Des «longs séjours» pas si longs que ça

«Longs séjours»... l'étiquette héritée de l'époque où les retraités passaient les quatre ou cinq mois d'hiver en Floride ne reflète plus vraiment la réalité. À tel point qu'un des ténors de la spécialité, Tours Chanteclerc, l'a laissée tomber pour sa brochure d'hiver. «Beaucoup de nos clients partent encore en Tunisie, sur la Costa del Sol ou au Maroc pour deux ou trois mois, mais depuis trois ans, nous traitons les demandes d'une clientèle moins âgée, qui achète des forfaits de 9, 12 ou 17 jours», explique Claude St-Pierre, directeur général du voyagiste. «Il s'agit souvent de travailleurs autonomes qui, entre deux contrats, décident de prendre quelques jours de vacances sous des climats plus cléments.»

Selon France Gauthier, directrice des ventes de Rêvatours, toutes clientèles confondues, la durée moyenne des forfaits commercialisés sous l'étiquette «longs séjours» se situe aujourd'hui entre trois et quatre semaines, même si les demandes pour des séjours plus longs sont encore nombreuses.

On pourrait se demander pourquoi cette clientèle en rupture d'hiver ne choisit pas de séjourner dans les Caraïbes ? Quelques voyagistes - c'est le cas de Vacances Sunwing et de Caribe Sol - prévoient des séjours dont la durée dépasse le cadre habituel des forfaits d'une ou deux semaines. Sunwing, par exemple, offre des forfaits de trois à six semaines dans six stations balnéaires cubaines et deux destinations mexicaines. Mais la demande pour ces produits reste marginale.

«Nous ne détenons pas de réponse sûre, mais nous présumons que les clients qui achètent l'Espagne, la Tunisie ou l'Italie en hiver sont des personnes qui ont séjourné à plusieurs reprises dans les destinations soleil et qui optent désormais pour des destinations plus «culturelles», dit Claude St-Pierre. «Quand on va à Cuba ou en République dominicaine, on reste généralement toute la semaine dans son tout-inclus. Nous savons que nos clients qui séjournent dans un complexe hôtelier italien, espagnol ou tunisien font énormément d'excursions. Ils visitent et prennent réellement le pouls du pays.»

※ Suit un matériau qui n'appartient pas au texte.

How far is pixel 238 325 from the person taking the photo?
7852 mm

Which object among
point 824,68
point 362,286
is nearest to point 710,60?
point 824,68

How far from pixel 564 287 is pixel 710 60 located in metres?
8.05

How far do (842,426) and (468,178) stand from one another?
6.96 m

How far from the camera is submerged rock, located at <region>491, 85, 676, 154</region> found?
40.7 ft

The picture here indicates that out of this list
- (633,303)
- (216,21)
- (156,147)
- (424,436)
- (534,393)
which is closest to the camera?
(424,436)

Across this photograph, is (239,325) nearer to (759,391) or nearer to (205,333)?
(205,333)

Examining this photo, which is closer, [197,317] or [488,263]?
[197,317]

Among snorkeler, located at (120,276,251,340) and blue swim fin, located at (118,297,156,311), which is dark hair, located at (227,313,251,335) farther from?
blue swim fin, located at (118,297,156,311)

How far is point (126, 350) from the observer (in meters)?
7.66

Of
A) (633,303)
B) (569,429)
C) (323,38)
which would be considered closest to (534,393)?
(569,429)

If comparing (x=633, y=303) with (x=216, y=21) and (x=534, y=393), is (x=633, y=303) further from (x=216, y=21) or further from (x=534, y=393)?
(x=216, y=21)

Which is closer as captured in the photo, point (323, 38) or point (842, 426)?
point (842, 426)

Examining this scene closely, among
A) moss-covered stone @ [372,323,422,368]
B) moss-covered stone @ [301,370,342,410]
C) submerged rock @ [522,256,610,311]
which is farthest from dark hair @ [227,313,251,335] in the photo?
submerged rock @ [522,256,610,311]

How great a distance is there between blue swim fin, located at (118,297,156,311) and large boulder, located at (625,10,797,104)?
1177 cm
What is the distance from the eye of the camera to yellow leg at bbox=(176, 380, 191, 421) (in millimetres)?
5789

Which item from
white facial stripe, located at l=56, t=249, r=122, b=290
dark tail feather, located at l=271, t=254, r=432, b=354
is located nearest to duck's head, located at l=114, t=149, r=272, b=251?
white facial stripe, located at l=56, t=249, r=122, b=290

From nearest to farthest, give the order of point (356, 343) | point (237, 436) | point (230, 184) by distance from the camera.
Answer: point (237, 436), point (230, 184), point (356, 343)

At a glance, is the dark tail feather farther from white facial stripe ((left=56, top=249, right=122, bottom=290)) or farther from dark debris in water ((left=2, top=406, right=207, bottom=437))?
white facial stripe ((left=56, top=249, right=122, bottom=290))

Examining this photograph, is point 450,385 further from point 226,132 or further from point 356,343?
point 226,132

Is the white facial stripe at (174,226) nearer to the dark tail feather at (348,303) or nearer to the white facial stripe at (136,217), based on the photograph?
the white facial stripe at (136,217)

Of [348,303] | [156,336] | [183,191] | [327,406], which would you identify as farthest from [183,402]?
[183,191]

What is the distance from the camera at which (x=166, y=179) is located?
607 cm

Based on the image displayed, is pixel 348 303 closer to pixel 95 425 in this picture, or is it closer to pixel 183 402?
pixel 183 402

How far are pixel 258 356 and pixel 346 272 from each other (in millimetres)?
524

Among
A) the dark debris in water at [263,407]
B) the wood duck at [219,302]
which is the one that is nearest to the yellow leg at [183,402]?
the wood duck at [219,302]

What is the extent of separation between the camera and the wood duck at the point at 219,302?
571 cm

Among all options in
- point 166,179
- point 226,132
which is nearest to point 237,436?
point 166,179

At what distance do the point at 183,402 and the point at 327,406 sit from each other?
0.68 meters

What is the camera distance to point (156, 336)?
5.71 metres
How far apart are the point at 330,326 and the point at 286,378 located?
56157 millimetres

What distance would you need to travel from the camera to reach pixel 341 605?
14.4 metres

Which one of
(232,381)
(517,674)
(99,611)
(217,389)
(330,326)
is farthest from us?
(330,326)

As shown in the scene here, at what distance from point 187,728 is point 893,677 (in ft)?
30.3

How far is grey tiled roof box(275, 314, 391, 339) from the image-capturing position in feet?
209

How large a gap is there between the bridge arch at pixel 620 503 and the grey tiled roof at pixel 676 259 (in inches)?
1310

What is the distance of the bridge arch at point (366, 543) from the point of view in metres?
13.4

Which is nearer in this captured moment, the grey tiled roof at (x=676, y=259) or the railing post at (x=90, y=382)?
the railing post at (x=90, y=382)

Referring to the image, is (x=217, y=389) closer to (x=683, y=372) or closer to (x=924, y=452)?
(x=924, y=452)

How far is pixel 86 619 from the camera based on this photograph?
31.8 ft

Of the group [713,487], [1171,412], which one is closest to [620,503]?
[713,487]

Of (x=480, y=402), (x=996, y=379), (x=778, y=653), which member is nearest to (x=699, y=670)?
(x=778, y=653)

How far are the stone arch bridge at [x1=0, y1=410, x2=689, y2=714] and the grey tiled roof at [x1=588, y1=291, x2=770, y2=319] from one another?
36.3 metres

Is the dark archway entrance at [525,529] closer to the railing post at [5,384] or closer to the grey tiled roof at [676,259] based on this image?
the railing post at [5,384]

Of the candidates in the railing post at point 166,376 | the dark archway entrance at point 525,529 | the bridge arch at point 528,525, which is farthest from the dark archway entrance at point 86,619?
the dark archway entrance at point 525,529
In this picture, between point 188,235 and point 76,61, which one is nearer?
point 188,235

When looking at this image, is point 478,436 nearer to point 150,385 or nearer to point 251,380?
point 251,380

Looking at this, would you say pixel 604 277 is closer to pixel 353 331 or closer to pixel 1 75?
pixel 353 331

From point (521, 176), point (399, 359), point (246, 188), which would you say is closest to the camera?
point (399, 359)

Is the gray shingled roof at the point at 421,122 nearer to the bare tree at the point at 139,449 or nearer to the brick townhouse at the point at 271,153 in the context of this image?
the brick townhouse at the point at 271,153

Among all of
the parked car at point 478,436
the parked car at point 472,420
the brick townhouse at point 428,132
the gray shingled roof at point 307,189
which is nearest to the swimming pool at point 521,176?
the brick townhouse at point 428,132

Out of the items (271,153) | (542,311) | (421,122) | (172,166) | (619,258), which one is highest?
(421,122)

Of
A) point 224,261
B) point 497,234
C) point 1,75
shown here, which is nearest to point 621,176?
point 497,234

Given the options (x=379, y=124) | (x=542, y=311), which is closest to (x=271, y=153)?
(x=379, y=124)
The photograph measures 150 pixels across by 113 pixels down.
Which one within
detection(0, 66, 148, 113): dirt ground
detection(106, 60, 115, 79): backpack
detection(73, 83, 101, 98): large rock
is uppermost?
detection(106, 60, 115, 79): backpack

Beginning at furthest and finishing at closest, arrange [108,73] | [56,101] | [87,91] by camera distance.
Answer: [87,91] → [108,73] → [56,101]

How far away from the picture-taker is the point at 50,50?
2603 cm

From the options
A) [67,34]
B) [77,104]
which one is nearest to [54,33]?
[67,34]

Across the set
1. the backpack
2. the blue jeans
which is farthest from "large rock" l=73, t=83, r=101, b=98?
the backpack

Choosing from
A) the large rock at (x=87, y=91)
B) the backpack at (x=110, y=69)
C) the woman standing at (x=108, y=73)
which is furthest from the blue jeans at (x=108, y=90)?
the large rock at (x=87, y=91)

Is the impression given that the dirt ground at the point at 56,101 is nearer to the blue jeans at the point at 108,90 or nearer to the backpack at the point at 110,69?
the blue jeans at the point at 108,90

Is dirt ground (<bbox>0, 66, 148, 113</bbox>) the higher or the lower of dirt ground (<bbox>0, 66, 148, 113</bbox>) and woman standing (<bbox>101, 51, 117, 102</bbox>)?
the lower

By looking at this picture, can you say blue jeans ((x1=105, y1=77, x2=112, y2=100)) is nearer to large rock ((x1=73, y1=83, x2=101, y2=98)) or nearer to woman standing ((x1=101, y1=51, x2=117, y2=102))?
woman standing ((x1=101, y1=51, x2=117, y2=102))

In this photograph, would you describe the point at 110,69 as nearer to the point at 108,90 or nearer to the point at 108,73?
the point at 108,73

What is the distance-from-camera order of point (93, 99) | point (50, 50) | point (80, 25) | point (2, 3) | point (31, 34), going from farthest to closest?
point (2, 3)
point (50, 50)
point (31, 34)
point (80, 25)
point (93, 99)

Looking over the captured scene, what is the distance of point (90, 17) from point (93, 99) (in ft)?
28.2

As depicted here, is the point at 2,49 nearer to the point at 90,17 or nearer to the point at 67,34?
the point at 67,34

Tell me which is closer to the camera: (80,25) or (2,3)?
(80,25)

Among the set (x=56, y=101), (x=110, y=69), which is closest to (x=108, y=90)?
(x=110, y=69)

À cet égard, Colette Girard, directrice des ventes de Jolivac, observe une tendance à troquer les excursions pour des circuits. «Les agences locales qui vendent des excursions d'une journée recrutent leurs clients partout dans la station , explique-t-elle. On se retrouve donc presque toujours avec des voyageurs de plusieurs nationalités dans l'autocar et les explications sont dispensées en trois, voire quatre langues, ce qui devient lassant. Aujourd'hui de nombreux clients achètent un circuit d'une semaine en Tunisie ou en Andalousie. Ils peuvent choisir des circuits uniquement guidés en français. Ils le font au début ou en cours de séjour et, le reste du temps, ils sortent peu de la station où se trouve leur hôtel.»